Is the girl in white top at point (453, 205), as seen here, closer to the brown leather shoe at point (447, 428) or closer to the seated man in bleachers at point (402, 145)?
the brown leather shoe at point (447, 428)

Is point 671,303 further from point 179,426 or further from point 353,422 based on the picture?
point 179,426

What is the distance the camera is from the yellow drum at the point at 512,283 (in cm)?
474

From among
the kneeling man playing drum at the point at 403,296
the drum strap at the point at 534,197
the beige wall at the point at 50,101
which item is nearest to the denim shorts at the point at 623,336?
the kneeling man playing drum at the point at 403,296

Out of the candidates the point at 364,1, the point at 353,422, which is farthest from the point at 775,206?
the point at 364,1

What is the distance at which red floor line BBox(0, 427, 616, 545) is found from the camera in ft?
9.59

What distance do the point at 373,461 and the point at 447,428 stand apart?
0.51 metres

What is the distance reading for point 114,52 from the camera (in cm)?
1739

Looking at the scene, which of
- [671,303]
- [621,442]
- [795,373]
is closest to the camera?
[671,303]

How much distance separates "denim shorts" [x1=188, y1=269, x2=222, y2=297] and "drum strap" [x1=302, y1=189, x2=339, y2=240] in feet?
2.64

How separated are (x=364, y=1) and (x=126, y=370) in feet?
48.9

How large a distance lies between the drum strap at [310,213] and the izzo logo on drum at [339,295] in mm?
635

:::::

Present every line of the material above as a Markdown table with two columns, Row and Line. Number the rows in order and leave out blank lines.

| Row | Line |
|---|---|
| 1 | Is the girl in white top at point (453, 205), as seen here, closer to the brown leather shoe at point (447, 428) or closer to the seated man in bleachers at point (402, 145)? |
| 2 | the brown leather shoe at point (447, 428) |
| 3 | Is point 671,303 further from point 179,426 or further from point 353,422 based on the picture? |
| 4 | point 179,426 |
| 5 | What is the distance the camera is from the yellow drum at the point at 512,283 (in cm)? |
| 6 | 474 |
| 7 | From among |
| 8 | the kneeling man playing drum at the point at 403,296 |
| 9 | the drum strap at the point at 534,197 |
| 10 | the beige wall at the point at 50,101 |
| 11 | which item is nearest to the denim shorts at the point at 623,336? |
| 12 | the kneeling man playing drum at the point at 403,296 |
| 13 | Out of the candidates the point at 364,1, the point at 353,422, which is farthest from the point at 775,206? |
| 14 | the point at 364,1 |
| 15 | What is the distance at which red floor line BBox(0, 427, 616, 545) is found from the camera in ft? |
| 16 | 9.59 |
| 17 | What distance do the point at 373,461 and the point at 447,428 stand apart? |
| 18 | 0.51 metres |
| 19 | What is the distance reading for point 114,52 from the camera (in cm)? |
| 20 | 1739 |
| 21 | Looking at the scene, which of |
| 22 | - [671,303] |
| 23 | - [621,442] |
| 24 | - [795,373] |
| 25 | is closest to the camera? |
| 26 | [671,303] |
| 27 | How much distance separates "denim shorts" [x1=188, y1=269, x2=222, y2=297] and "drum strap" [x1=302, y1=189, x2=339, y2=240] in feet? |
| 28 | 2.64 |
| 29 | How separated are (x=364, y=1) and (x=126, y=370) in feet? |
| 30 | 48.9 |
| 31 | How large a distance lies between the drum strap at [310,213] and the izzo logo on drum at [339,295] in mm? |
| 32 | 635 |